EXERCISE INSTRUCTIONS:
Write out all records as given; omit images.

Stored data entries
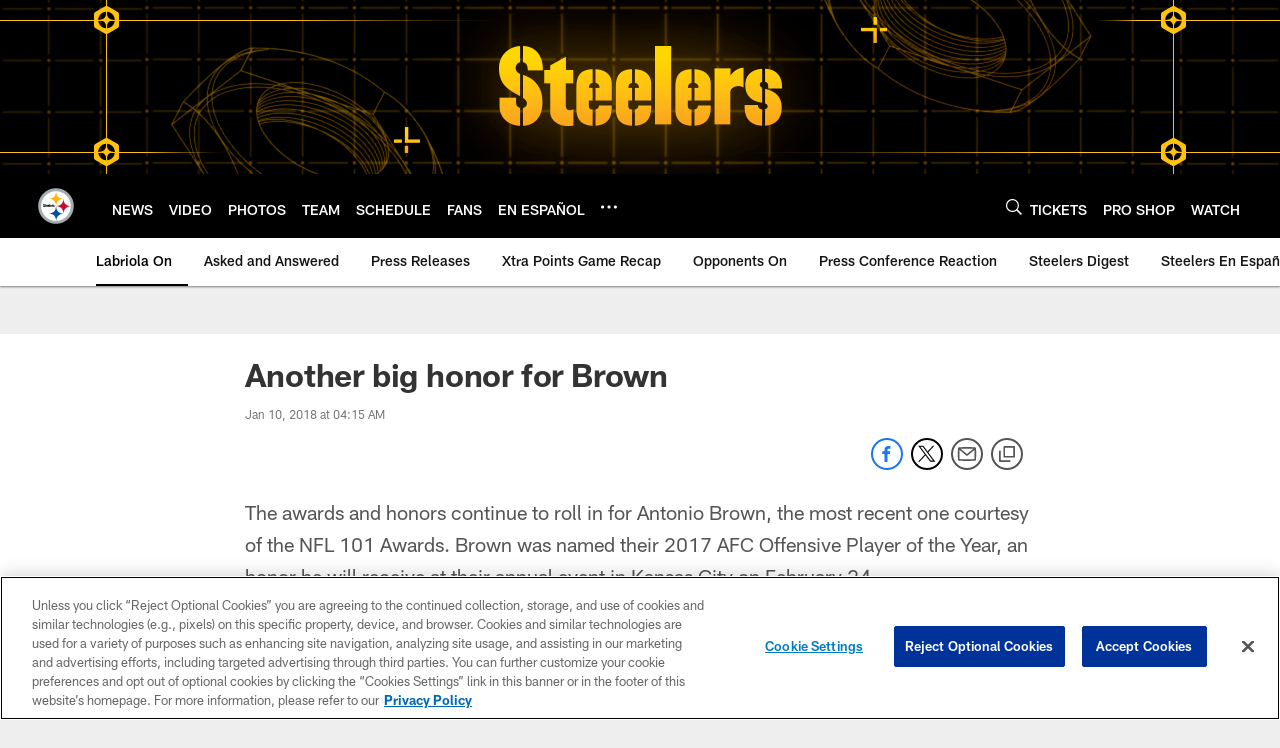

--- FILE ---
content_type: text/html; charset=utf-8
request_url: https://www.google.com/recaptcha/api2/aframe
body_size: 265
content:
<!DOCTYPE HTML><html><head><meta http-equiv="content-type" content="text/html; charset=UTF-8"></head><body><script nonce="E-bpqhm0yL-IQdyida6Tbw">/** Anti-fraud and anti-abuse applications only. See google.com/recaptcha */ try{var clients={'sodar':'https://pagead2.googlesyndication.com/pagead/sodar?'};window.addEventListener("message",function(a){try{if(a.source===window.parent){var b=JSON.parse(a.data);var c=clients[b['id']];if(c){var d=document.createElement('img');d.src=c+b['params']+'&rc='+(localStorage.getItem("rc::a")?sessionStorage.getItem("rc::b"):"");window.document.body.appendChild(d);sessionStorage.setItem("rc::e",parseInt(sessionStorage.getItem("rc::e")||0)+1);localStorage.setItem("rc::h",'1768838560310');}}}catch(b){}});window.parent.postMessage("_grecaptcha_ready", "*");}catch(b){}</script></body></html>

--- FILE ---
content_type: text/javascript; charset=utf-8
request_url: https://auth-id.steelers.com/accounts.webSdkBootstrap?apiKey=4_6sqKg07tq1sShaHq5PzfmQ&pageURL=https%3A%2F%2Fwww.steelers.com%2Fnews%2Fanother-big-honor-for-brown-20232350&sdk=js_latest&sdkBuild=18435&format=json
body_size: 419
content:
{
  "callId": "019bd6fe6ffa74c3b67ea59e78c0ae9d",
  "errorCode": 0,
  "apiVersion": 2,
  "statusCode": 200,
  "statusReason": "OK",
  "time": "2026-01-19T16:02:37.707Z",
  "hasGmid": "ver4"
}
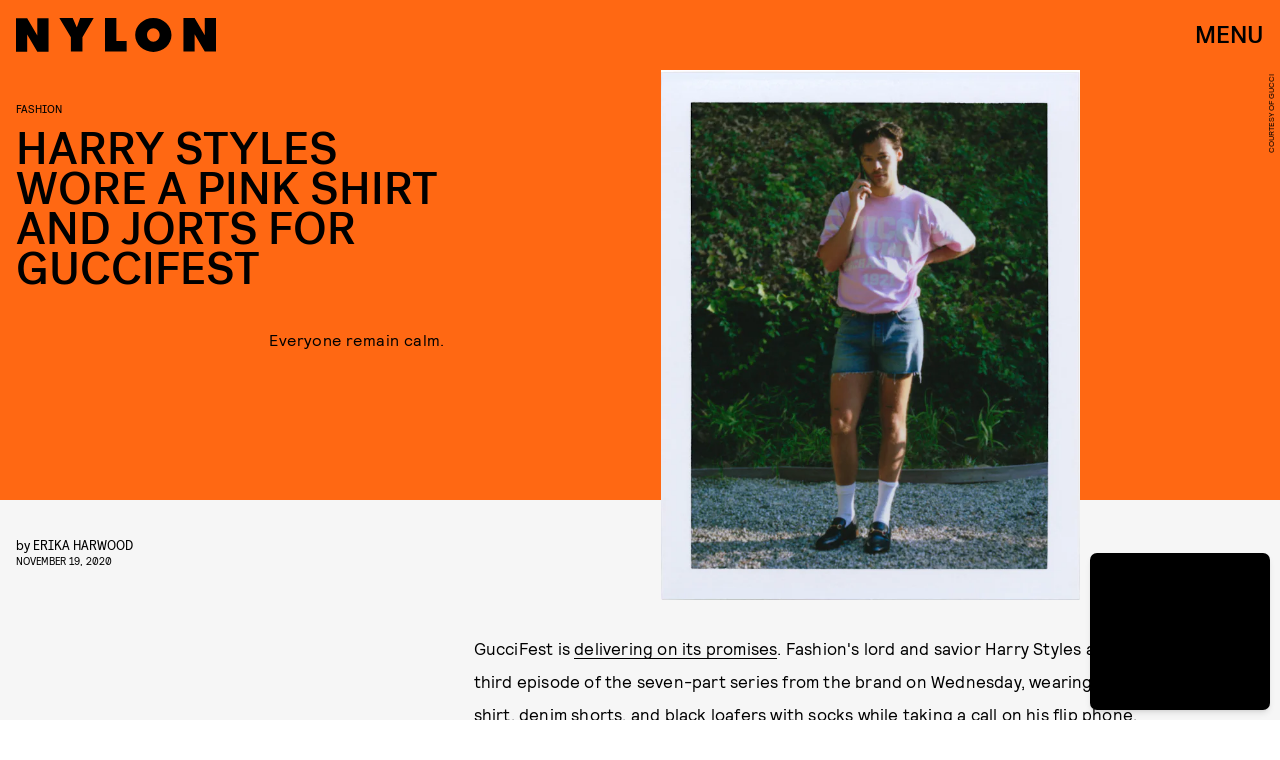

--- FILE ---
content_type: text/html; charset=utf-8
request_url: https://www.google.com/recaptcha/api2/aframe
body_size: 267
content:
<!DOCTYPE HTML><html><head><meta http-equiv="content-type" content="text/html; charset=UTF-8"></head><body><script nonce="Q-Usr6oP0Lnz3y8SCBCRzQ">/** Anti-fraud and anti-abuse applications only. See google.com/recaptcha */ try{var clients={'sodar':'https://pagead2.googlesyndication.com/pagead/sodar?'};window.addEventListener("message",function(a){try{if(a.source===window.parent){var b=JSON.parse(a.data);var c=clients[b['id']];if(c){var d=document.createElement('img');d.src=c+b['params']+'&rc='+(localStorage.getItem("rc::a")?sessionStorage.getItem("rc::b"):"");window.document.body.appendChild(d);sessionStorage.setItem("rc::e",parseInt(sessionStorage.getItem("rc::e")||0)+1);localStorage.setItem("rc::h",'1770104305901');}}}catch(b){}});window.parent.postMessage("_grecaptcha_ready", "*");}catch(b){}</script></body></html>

EXPECTED ANSWER:
--- FILE ---
content_type: text/html; charset=utf-8
request_url: https://www.google.com/recaptcha/api2/aframe
body_size: 265
content:
<!DOCTYPE HTML><html><head><meta http-equiv="content-type" content="text/html; charset=UTF-8"></head><body><script nonce="E-bpqhm0yL-IQdyida6Tbw">/** Anti-fraud and anti-abuse applications only. See google.com/recaptcha */ try{var clients={'sodar':'https://pagead2.googlesyndication.com/pagead/sodar?'};window.addEventListener("message",function(a){try{if(a.source===window.parent){var b=JSON.parse(a.data);var c=clients[b['id']];if(c){var d=document.createElement('img');d.src=c+b['params']+'&rc='+(localStorage.getItem("rc::a")?sessionStorage.getItem("rc::b"):"");window.document.body.appendChild(d);sessionStorage.setItem("rc::e",parseInt(sessionStorage.getItem("rc::e")||0)+1);localStorage.setItem("rc::h",'1768838560310');}}}catch(b){}});window.parent.postMessage("_grecaptcha_ready", "*");}catch(b){}</script></body></html>

--- FILE ---
content_type: text/javascript; charset=utf-8
request_url: https://auth-id.steelers.com/accounts.webSdkBootstrap?apiKey=4_6sqKg07tq1sShaHq5PzfmQ&pageURL=https%3A%2F%2Fwww.steelers.com%2Fnews%2Fanother-big-honor-for-brown-20232350&sdk=js_latest&sdkBuild=18435&format=json
body_size: 419
content:
{
  "callId": "019bd6fe6ffa74c3b67ea59e78c0ae9d",
  "errorCode": 0,
  "apiVersion": 2,
  "statusCode": 200,
  "statusReason": "OK",
  "time": "2026-01-19T16:02:37.707Z",
  "hasGmid": "ver4"
}

--- FILE ---
content_type: text/html; charset=utf-8
request_url: https://www.google.com/recaptcha/api2/aframe
body_size: 267
content:
<!DOCTYPE HTML><html><head><meta http-equiv="content-type" content="text/html; charset=UTF-8"></head><body><script nonce="Q-Usr6oP0Lnz3y8SCBCRzQ">/** Anti-fraud and anti-abuse applications only. See google.com/recaptcha */ try{var clients={'sodar':'https://pagead2.googlesyndication.com/pagead/sodar?'};window.addEventListener("message",function(a){try{if(a.source===window.parent){var b=JSON.parse(a.data);var c=clients[b['id']];if(c){var d=document.createElement('img');d.src=c+b['params']+'&rc='+(localStorage.getItem("rc::a")?sessionStorage.getItem("rc::b"):"");window.document.body.appendChild(d);sessionStorage.setItem("rc::e",parseInt(sessionStorage.getItem("rc::e")||0)+1);localStorage.setItem("rc::h",'1770104305901');}}}catch(b){}});window.parent.postMessage("_grecaptcha_ready", "*");}catch(b){}</script></body></html>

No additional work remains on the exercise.